## EXTRAIT CHOISI

================================

Portraits Télécom SudParis - Portrait de Jérémie Rosselli (TSP 2006) General Manager France chez N26

Alexandre Havard (TSP 2010), Director chez Deloitte Luxembourg, à la rencontre de Jérémie Rosselli (TSP 2006), General Manager France & BeNeLux chez N26

1. Bonjour Jérémie, tu as été diplômé de Télécom SudParis en 2006 et nous te retrouvons 14 ans plus tard, General Manager pour la France et le Benelux d’une banque perçue comme l’une des plus innovantes d’Europe. Comment s’est articulée ta carrière durant toutes ces années ?

J’ai toujours su que je voulais à terme diriger une entité, avoir un rôle actif et décisionnaire.

================================

## DONNÉES DE L'EXERCICE

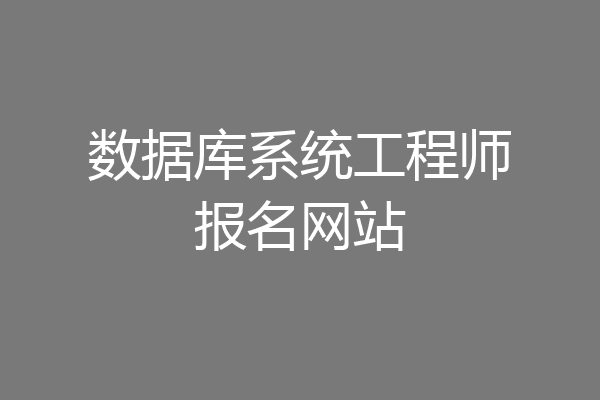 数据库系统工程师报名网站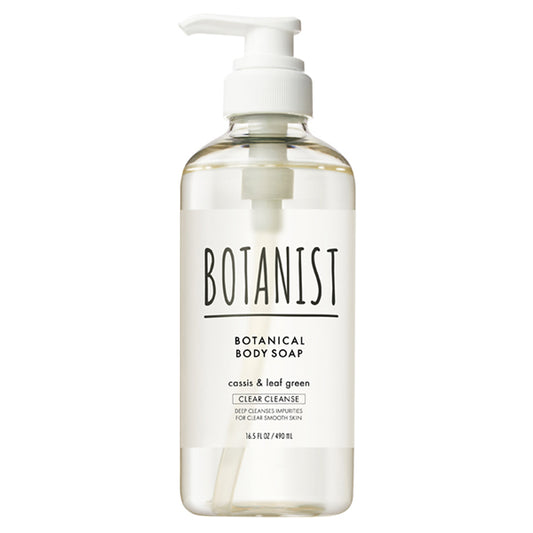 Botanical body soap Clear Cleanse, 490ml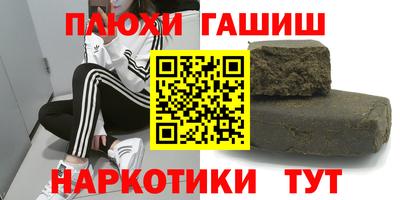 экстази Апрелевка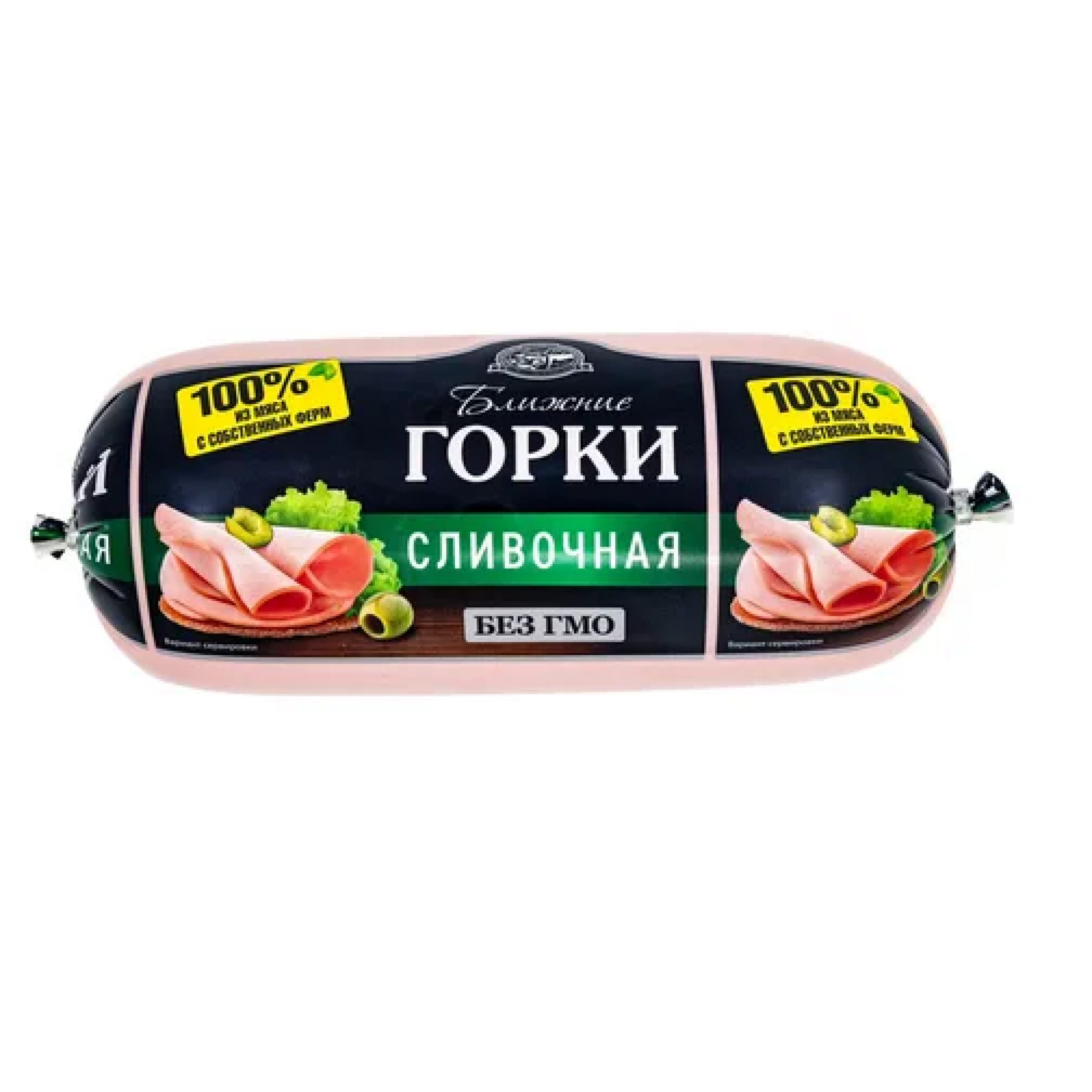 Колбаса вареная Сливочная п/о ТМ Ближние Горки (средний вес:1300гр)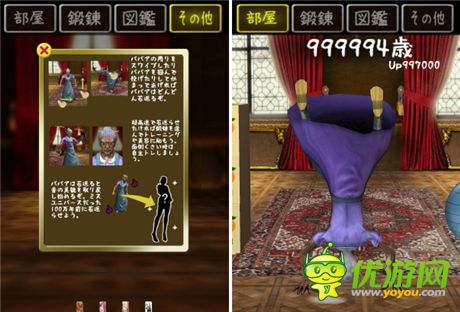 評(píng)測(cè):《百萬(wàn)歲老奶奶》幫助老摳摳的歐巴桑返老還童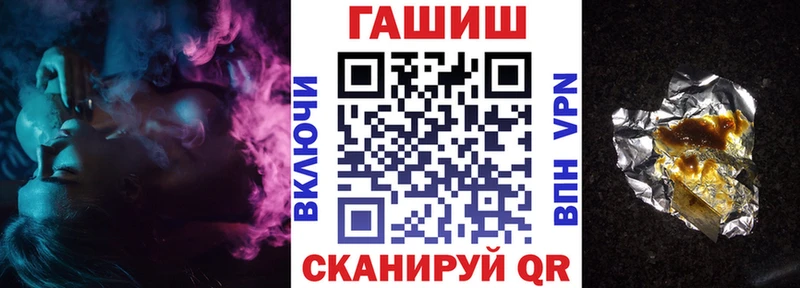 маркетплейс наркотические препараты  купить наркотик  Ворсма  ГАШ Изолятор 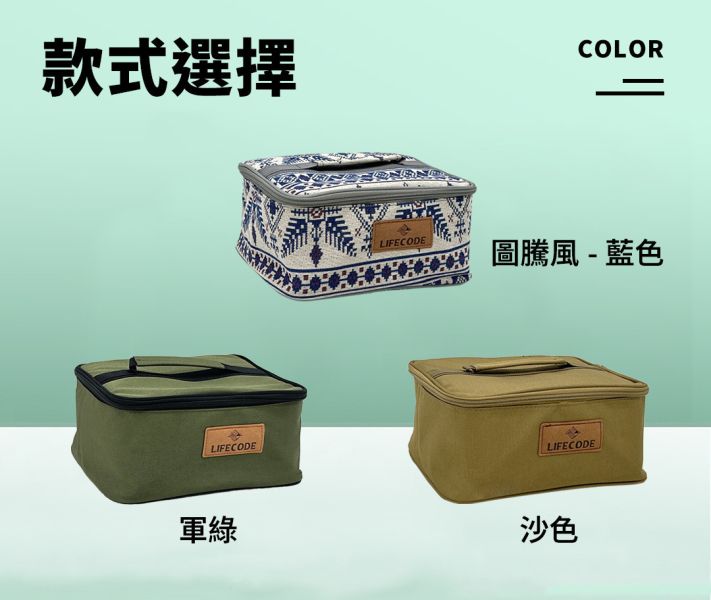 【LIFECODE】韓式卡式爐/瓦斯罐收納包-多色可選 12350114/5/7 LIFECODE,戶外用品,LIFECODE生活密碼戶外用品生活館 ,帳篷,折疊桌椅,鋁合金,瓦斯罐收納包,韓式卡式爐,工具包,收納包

================================

## QUESTIONS À TRAITER
[A] D'après l'extrait, en quelle année Jérémie Rosselli a-t-il obtenu son diplôme de Télécom SudParis ?
[B] Expliquez, en vous appuyant sur l'extrait, ce que Jérémie Rosselli a toujours su vouloir faire à terme et quel genre de rôle il recherchait.
Le matériel fourni n'est pas nécessaire pour répondre.

## CORRIGÉ
[A] En 2006.

[B] Il a toujours su qu'il voulait à terme diriger une entité. Il recherchait un rôle actif et décisionnaire.